**COMPITI ASSEGNATI**.
#1 Nel testo sulle guerre commerciali, quale guerra commerciale del 1925 viene citata come esempio?
#2 Prosegui il testo sulle guerre commerciali partendo dalla sua ultima frase.

**TESTO DA LEGGERE**.
Chi pensava che il ritorno di un presidente democratico (e meno scostante del precedente) avrebbe riavvicinato i due contendenti non aveva nè considerato i risvolti profondi di questa guerra, nè aveva ben capito il nerbo di Biden.


Le guerre commerciali altro non sono che iniziative di stampo protezionistico dove con l’introduzione di dazi doganali (quindi sovrattasse) di vogliono svantaggiare le importazioni di determinati beni da determinati Paesi.


Non è stato infrequente, anche se non è la regola (un esempio è la guerra commerciale tra Germania e Polonia del 1925 che fu il primo passo nell’ escalation tra i due Paesi), che guerre iniziate come commerciali si sia tramutate in guerre calde.


Queste “guerre” rispetto a quelle con le armi non hanno impatti recessivi diretti sulle economie dei vari Paesi, infatti la diminuzione delle importazioni stimola la produzione interna che con una velocità variabile arriva a colmare ciò che manca.

**DATI MOSTRATI**.
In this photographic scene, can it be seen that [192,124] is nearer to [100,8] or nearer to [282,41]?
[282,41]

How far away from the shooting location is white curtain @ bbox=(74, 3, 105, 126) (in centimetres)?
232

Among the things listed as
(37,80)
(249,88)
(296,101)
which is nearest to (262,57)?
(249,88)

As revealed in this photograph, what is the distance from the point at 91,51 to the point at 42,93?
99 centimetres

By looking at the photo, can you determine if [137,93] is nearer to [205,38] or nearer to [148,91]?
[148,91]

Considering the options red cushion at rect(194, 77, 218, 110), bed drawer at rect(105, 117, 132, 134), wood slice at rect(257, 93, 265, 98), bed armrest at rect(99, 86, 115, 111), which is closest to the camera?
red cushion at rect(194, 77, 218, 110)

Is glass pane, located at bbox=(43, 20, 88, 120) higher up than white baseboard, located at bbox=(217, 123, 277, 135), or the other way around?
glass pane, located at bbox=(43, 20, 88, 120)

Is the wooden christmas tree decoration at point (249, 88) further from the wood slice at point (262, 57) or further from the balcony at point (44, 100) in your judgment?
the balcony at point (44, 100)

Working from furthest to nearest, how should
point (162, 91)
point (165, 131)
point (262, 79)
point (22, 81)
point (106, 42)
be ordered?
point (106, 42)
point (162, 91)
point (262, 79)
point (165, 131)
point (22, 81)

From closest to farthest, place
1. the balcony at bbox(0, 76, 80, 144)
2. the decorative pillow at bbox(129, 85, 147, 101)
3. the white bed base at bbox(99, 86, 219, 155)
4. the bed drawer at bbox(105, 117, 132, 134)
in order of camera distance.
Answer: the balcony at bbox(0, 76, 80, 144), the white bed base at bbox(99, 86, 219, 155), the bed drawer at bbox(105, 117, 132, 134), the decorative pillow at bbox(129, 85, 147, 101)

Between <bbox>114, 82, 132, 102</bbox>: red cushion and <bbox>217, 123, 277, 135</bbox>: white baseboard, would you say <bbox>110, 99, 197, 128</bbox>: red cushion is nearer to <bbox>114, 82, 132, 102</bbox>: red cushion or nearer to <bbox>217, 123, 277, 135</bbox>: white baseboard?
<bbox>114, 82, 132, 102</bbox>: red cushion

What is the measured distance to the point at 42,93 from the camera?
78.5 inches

**RISPOSTE AI COMPITI**.
#1 Quella tra Germania e Polonia, che fu il primo passo nell'escalation tra i due Paesi.

#2
La vera problematica è che rallenta la crescita economica, infatti alla base degli scambi vi è il concetto di risparmio competitivo, se il Paese X produce bulloni (per fare un esempio) al costo di 20 € al quintale quando il prezzo dei bulloni del Paese y è di 10 € allora il Paese X sceglierà di non produrre bulloni ma di acquistarli da un altro Paese e concentrarsi sulla produzione in cui riesce ad avere un vantaggio competitivo. Questo modo di fare commercio è alla base dell’attuale mondo globale e a conti fatti ha comportato una accelerazione sempre maggiore del progresso tecnologico.

Un esempio di guerra commerciale che ha portato problematiche consistenti economiche senza comportare nè guerre, nè recessioni è stata la guerra commerciale tra Irlanda e Regno Unito degli anni ‘30 del secolo scorso portata avanti dagli irlandesi al grido di: bruciate tutto ciò che è inglese, tranne il loro carbone!


Dal punto di vista finanziario questo riallacciarsi dei rapporti tra Stati Uniti e Cina potrebbe dare una boccata d’ossigeno a quei portafogli sovrappesati sulla Cina e a tutti quei fondi sui Paesi emergenti che da sempre hanno molte aziende cinese.

Dal 2021 Hong Kong, la porta mondiale del mercato cinese, è in bear market. La linea azzurra sottile è la media mobile e come si vede bene anche la sua recente rottura non ha dato un reale segnale di inversione.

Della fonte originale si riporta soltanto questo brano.